Bölüm - 20

12.1K 1.2K 229
                                    



Bir an ne diyeceğini bilemez bir halde karşısında ki adama öylece baktı. Bu neydi şimdi? Şaka falan yaptığını mı zannediyordu? Anlayamıyordu, kesin olarak karşısındaki adamı zerre kadar anlamıyordu.

"Gülmem mi gerekiyordu burada?"

"Gülsen güzel olabilir. Senin çıkardığın o yangın sayesinde herkesin hayatı değişti."

"Çıkardığım yangını yüzüme vurup durmaktan ne zaman vazgeçeceksin?"

"Yüzüne vurmuyorum, sadece olanı söylüyorum."

"Zaten ikisi de farklı şeyler ya..." diye alayla söylendi Asiye. Bu adam hala onu delirtmeyi başarıyordu.

"Neden mektubu bana yazdığını söylemedin?"

Konunun bir anda değişmesi ile neye uğradığını şaşıran Asiye şaşkın bir şekilde ona baktı. Az önce ne konuşuyorlardı şimdi nereye gelmişlerdi. Kafası allak bullak olmuştu.

"Bu ne şimdi? Geçmişin hesaplaşması falan mı?"

"Öyle de denebilir."

"Beni buraya bunun için mi getirdin?"

"Hayır, bu da konuşacaklarımız arasında elbette ama bu sadece ufak bir detay."

"Sabrımı deniyorsan emin ol fazla kalmadı. Her an patlayabilirim."

"Sakin kal hayatım. Gece uzun daha konuşacağımız çok şey var."

"Benimle düzgün konuş."

"Düzgün konuşuyorum zaten güzelim."

Asiye daha fazla devam etmesi durumunda adamın söyleyeceklerini kestiremediğinden susmak zorunda kaldı. Bu karşısında ki Baran tanıdığı Baran değildi. Ve bu ister istemez korkmasına sebep oldu.
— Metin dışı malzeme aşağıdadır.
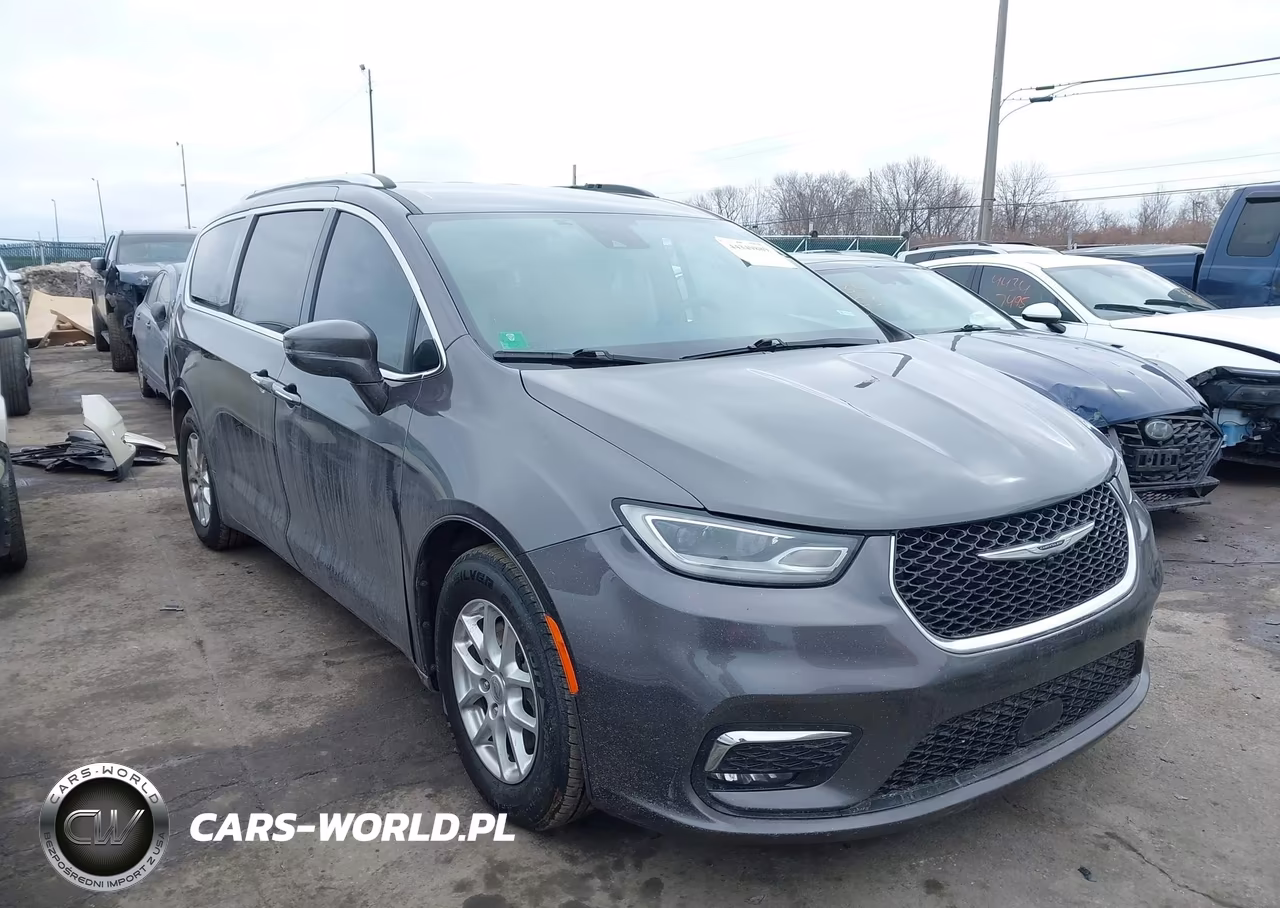 2021 Chrysler Pacifica Touring L – zdjęcie 1 z 16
Bu adam çok başkaydı. Daha farklı biriydi.

"Neden bana korkarak bakıyorsun?"

"Benim tanıdığımdan çok farklı davranıyorsun."

"Sana gerçek kendimi gösteriyorum. Bence bu halime alışsan iyi edersin."
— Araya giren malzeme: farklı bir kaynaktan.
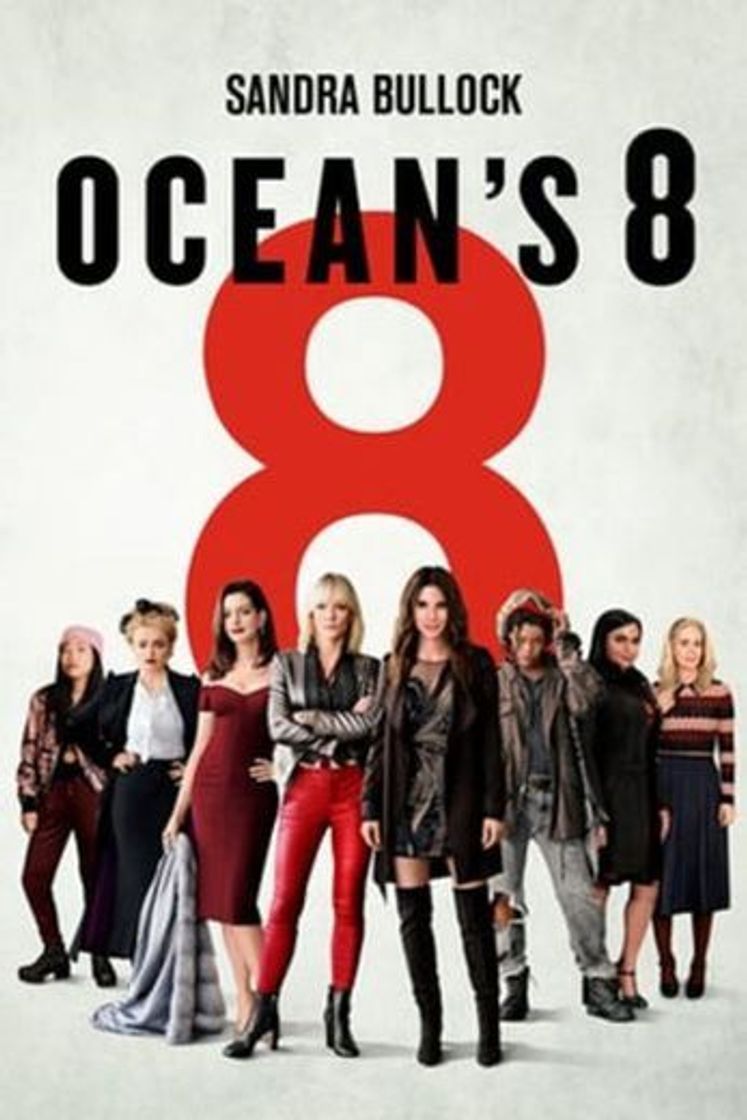 Película Ocean's 8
"Senin hiçbir haline alışmak gibi bir niyetim yok. Bir an önce bu saçmalığın bitmesini ve buradan gitmeyi istiyorum."

"Benden korkuyor musun Asiye?"

Korkuyor muydu? Korkmuyordu ne yazık ki. Korktuğu tek şey kendi kalbiydi. Kalbinin yeniden bu adama akıp gitmesinden delicesine korkuyordu. Ona karşı yeniden zayıf düşmekten, yeniden onun için gözyaşı dökmekten ölesiye korkuyordu.

"Asiye..."

"Korkmuyorum senden!"

"Güzel," diye gülümsedi Baran. "Soruma cevap vermedin. Neden mektubu bana yazdığını söylemedin?"

Neden söylememişti? Cevabı basitti. Hazar okumuştu mektubu ve kendi üzerine alınmıştı. Ona nasıl sana yazmadım diyebilirdi ki? Diyemezdi bunu. Ve korkmuştu. Bunu dediği takdir de Hazar'ın tepkisinden, Baran'ın ondan nefret etmesinden delicesine korkmuştu.

Kafasını toparlamaya çalıştı. Karşısındaki adama bir cevap vermesi gerektiğinin farkındaydı. Yoksa bugün buradan gidemezdi. Bu yüzden direk olarak "Hazar okumuştu mektubu," diyebildi sadece.

"Olabilir. Bu bir neden değil. Neden söylemedin?"

"Hazar karşıma çıkıp beni sevdiğini söyledi, duygularımın karşılıksız olmadığını söyledi. O an nasıl o mektubu sana değil de en yakın arkadaşına yazdım diyebilirdim?"